··· DATA IN THIS EXERCISE

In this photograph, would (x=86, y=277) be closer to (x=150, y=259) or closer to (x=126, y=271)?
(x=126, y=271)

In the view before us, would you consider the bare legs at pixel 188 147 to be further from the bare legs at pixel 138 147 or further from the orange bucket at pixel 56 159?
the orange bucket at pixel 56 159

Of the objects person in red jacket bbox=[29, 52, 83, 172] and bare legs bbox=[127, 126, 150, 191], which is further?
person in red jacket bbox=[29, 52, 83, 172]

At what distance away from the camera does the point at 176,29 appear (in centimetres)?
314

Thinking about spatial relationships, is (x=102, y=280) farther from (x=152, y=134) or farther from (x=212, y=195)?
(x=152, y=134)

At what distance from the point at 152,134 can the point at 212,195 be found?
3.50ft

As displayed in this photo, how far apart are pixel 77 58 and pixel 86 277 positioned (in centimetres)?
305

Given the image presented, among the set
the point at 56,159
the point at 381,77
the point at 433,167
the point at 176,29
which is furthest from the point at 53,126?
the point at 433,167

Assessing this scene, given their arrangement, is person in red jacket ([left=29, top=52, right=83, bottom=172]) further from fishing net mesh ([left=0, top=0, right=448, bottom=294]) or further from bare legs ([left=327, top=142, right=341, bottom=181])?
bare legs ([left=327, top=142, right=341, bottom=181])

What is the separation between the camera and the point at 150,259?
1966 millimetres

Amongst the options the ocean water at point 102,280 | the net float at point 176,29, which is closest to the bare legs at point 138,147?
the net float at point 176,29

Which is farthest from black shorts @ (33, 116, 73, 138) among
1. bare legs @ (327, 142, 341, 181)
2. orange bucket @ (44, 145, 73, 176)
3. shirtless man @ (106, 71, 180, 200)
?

······

EXERCISE TASK - Format each line of the items above as a string in a JSON list, one string per line, and omit the blank lines.

SOLUTION TO THIS PROBLEM -
[
  "In this photograph, would (x=86, y=277) be closer to (x=150, y=259) or closer to (x=126, y=271)?",
  "(x=126, y=271)",
  "In the view before us, would you consider the bare legs at pixel 188 147 to be further from the bare legs at pixel 138 147 or further from the orange bucket at pixel 56 159?",
  "the orange bucket at pixel 56 159",
  "Of the objects person in red jacket bbox=[29, 52, 83, 172] and bare legs bbox=[127, 126, 150, 191], which is further?",
  "person in red jacket bbox=[29, 52, 83, 172]",
  "At what distance away from the camera does the point at 176,29 appear (in centimetres)?",
  "314",
  "Thinking about spatial relationships, is (x=102, y=280) farther from (x=152, y=134) or farther from (x=212, y=195)?",
  "(x=152, y=134)",
  "At what distance from the point at 152,134 can the point at 212,195 be found?",
  "3.50ft",
  "As displayed in this photo, how far apart are pixel 77 58 and pixel 86 277 positioned (in centimetres)?",
  "305",
  "Given the image presented, among the set",
  "the point at 56,159",
  "the point at 381,77",
  "the point at 433,167",
  "the point at 176,29",
  "which is furthest from the point at 53,126?",
  "the point at 433,167",
  "Assessing this scene, given their arrangement, is person in red jacket ([left=29, top=52, right=83, bottom=172]) further from fishing net mesh ([left=0, top=0, right=448, bottom=294]) or further from bare legs ([left=327, top=142, right=341, bottom=181])?",
  "bare legs ([left=327, top=142, right=341, bottom=181])",
  "What is the separation between the camera and the point at 150,259?",
  "1966 millimetres",
  "Amongst the options the ocean water at point 102,280 | the net float at point 176,29, which is closest to the bare legs at point 138,147?",
  "the net float at point 176,29",
  "Which is farthest from black shorts @ (33, 116, 73, 138) among",
  "1. bare legs @ (327, 142, 341, 181)",
  "2. orange bucket @ (44, 145, 73, 176)",
  "3. shirtless man @ (106, 71, 180, 200)",
  "?"
]